At the conference “Tag der Politikwissenschaft 2017” in Graz, organized by the Austrian Political Science Association (ÖGPW), I now had the chance to present this general idea illustrated by first results of a qualitative case study. My work draws heavily on the revised Multiple Streams Framework developed by Herweg et al. (2015), but differs in the way single variables of policy output theories are “blended in”.
The preliminary results of my case studies confirm the utility of such an approach. Via a most detailed tracing of single policy processes based on document and interview data, it is possible to identify not only the drivers and stages of the process according to the Multiple Streams Framework but moreover also single causal mechanisms which shape the form of the later policy. In the present paper I was able to show how the idea of distinct “families of nations” developed by Francis Castles, can be linked to the discourses of policy communities on the micro level. In these communities experts debate new policy ideas, which need to meet certain criteria in order to survive. One of these criteria is “value acceptability”. It means that national expert discourses rest on a basic set of normative assumptions about how things should be done. For my policy field of interest – the regulation of private security industries – this relates to ideas about the appropriate role of market and state. And in fact, the studied case – a recent reform of German private security regulation – provides amble evidence for such a mechanism: Alternative policy ideas do not survive the early expert discourses, because they do not fit with an important norm – here the “Gewerbefreiheit”.
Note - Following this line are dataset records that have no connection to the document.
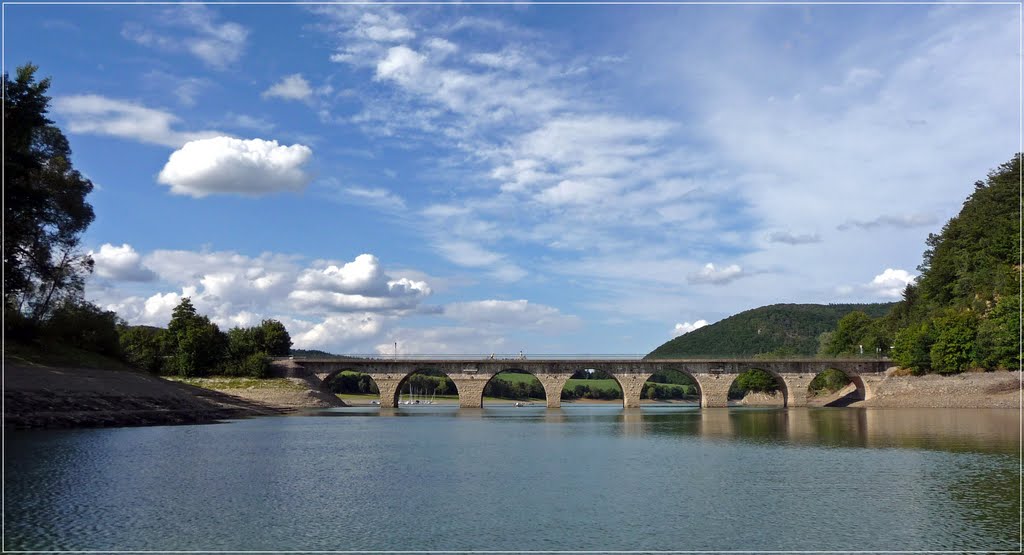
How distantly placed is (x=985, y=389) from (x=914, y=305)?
36.0m

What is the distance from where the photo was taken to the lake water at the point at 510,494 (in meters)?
16.3

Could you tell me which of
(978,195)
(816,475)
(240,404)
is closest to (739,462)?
(816,475)

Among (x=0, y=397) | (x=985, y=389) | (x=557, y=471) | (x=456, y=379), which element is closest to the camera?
(x=557, y=471)

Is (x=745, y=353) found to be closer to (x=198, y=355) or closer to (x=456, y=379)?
(x=456, y=379)

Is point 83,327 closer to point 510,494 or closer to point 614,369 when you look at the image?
point 510,494

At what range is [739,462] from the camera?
2911cm

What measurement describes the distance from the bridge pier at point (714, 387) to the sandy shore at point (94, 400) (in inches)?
1973

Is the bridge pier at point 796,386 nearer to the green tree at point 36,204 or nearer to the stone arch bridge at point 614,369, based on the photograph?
the stone arch bridge at point 614,369

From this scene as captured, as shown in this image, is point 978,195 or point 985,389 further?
point 978,195

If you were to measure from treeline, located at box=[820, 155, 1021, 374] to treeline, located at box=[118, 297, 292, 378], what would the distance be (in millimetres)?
70901

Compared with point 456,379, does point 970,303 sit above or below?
above

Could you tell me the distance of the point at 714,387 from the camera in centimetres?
8519

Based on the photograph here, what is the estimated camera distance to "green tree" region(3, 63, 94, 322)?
42750mm

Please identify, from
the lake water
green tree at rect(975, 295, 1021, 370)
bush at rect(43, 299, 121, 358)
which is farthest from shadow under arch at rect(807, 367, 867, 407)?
bush at rect(43, 299, 121, 358)
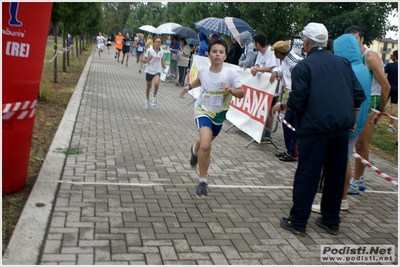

The commentaries and suggestions by the colleagues on my panel were encouraging and I will proceed in the project by employing the same “blended” hypotheses to my next case: a major Spanish law on private security from 2014. I hope to find further evidence for the mechanisms identified in the German and British cases. This careful analysis is enabled by a synthesis of policy output and policy process theories within the revised version of the Multiple Streams Framework I apply.